What this task involves: Copy the closing run of lines, from the one with "GRUNGE AND PAINT" through the last line of the listing, exactly and without any pictures.

Provided material:
------------------------
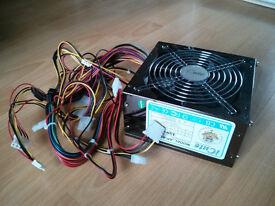 iCute 450W ATX Power Supply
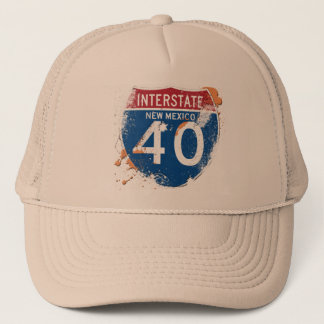 GRUNGE AND PAINT SPLATTER I-40 NEW MEXICO SIGN TRUCKER HAT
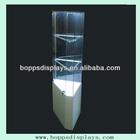 Custom glass boutique display rack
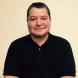Jason Bixler<span>System Engineer</span>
------------------------
Exercise result:
 GRUNGE AND PAINT SPLATTER I-40 NEW MEXICO SIGN TRUCKER HAT
 Custom glass boutique display rack
Jason Bixler<span>System Engineer</span>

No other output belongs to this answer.